System Design Fundamentals
Latency, throughput, availability, durability, and the CAP theorem — the vocabulary you'll use forever.
What system design actually is
When you build a small app, every component runs on one machine: web server, database, files, cache. As traffic grows, no single machine is big enough — you must split the work across many machines. System design is the discipline of deciding HOW to split it: which pieces talk to which, where data lives, what happens when a piece fails.
System design interviews don't have a single right answer. They test how you reason about tradeoffs: latency vs cost, consistency vs availability, simplicity vs scale. The vocabulary on this page is the vocabulary you'll use to discuss those tradeoffs.
The four numbers that matter
- LATENCY — how long a single request takes to complete. Quoted as percentiles: p50 (median), p95, p99. The p99 is what your slowest 1% of users experience — and on a busy site, that's millions of users.
- THROUGHPUT — how many requests per second the system can handle. Often called QPS (queries per second) or RPS.
- AVAILABILITY — fraction of time the system is up. \"Three nines\" (99.9%) ≈ 8.76 hours of downtime per year. \"Five nines\" (99.999%) ≈ 5 minutes per year.
- DURABILITY — probability your stored data survives. Should always be much higher than availability — you can tolerate downtime, you can never tolerate losing data.
Latency numbers every engineer should know
- L1 cache reference: ~0.5 ns
- Main memory reference: ~100 ns
- Read 1 MB sequentially from memory: ~100 µs
- SSD random read: ~150 µs
- Round trip in the same data center: ~500 µs
- Disk seek: ~10 ms
- Round trip across continents: ~150 ms
Memorize these. The order-of-magnitude differences explain almost every system design choice — caching, locality, batching.
The CAP theorem
When a network partition splits your system in two, each side has to choose: serve requests with stale data (Available), or refuse requests until the partition heals (Consistent). You don't get both at the same time. That's CAP: Consistency + Availability + Partition tolerance — pick at most two, and since partitions WILL happen, you really pick C or A.
- CP systems — refuse to serve when uncertain. Banks, distributed databases like ZooKeeper.
- AP systems — serve, accept temporary inconsistency. Social media feeds, DNS, shopping carts.
PACELC — the more honest version
CAP only describes behavior during partitions. PACELC adds: even when there's no partition, you trade Latency for Consistency. Strong consistency means waiting for replicas to agree before responding. Eventual consistency means responding immediately and synchronizing in the background.
Consistency models, from strong to weak
- Linearizable — every operation appears to happen at a single instant; reads see the latest write. Most expensive.
- Sequential — every node sees operations in the same order, but not necessarily real time.
- Causal — operations causally related are seen in the same order; unrelated ones can disagree.

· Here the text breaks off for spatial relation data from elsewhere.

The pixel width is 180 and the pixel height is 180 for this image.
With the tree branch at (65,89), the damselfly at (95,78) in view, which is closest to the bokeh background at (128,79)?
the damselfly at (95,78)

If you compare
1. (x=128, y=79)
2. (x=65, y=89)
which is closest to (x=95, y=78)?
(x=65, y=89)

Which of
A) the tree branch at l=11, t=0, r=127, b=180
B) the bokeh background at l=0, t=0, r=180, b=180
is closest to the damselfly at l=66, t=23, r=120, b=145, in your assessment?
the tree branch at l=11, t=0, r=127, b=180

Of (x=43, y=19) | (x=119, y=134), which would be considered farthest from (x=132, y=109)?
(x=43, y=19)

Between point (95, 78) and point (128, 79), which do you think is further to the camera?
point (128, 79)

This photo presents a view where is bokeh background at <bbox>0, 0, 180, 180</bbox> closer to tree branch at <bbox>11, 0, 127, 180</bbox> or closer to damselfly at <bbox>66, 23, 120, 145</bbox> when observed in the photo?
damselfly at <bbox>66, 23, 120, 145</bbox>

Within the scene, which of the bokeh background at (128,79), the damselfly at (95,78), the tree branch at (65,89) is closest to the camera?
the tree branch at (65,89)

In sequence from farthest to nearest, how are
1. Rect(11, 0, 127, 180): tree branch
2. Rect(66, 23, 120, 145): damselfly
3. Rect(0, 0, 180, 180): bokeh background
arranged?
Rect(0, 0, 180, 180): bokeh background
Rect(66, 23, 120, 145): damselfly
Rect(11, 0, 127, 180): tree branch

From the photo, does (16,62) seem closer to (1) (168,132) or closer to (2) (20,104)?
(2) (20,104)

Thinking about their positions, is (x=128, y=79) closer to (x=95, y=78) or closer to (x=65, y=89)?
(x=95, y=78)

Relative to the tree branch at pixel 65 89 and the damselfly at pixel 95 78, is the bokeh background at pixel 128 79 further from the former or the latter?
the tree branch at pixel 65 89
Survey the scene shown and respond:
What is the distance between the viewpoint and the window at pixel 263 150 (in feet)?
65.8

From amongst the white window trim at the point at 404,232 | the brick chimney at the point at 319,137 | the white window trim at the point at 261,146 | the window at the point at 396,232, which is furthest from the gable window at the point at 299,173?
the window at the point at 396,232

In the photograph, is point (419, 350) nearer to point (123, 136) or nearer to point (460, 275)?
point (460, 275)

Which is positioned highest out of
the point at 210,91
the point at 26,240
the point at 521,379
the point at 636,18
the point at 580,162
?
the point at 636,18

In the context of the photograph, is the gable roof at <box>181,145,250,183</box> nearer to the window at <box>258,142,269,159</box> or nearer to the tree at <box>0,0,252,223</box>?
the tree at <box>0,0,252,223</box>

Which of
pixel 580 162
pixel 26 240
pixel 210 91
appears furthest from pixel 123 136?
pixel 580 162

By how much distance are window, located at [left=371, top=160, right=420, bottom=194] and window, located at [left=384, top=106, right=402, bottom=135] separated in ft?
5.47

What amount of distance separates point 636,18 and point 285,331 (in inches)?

- Eventual — reads may be stale, but eventually all replicas converge if writes stop.
Estimation (back-of-the-envelope math)
Real interviewers want you to estimate, in your head, things like: \"If we have 100M daily active users posting 1 photo each, how much storage per year?\". Practice rounding to powers of ten, knowing seconds per day (86,400 ≈ 10⁵), and being explicit about assumptions.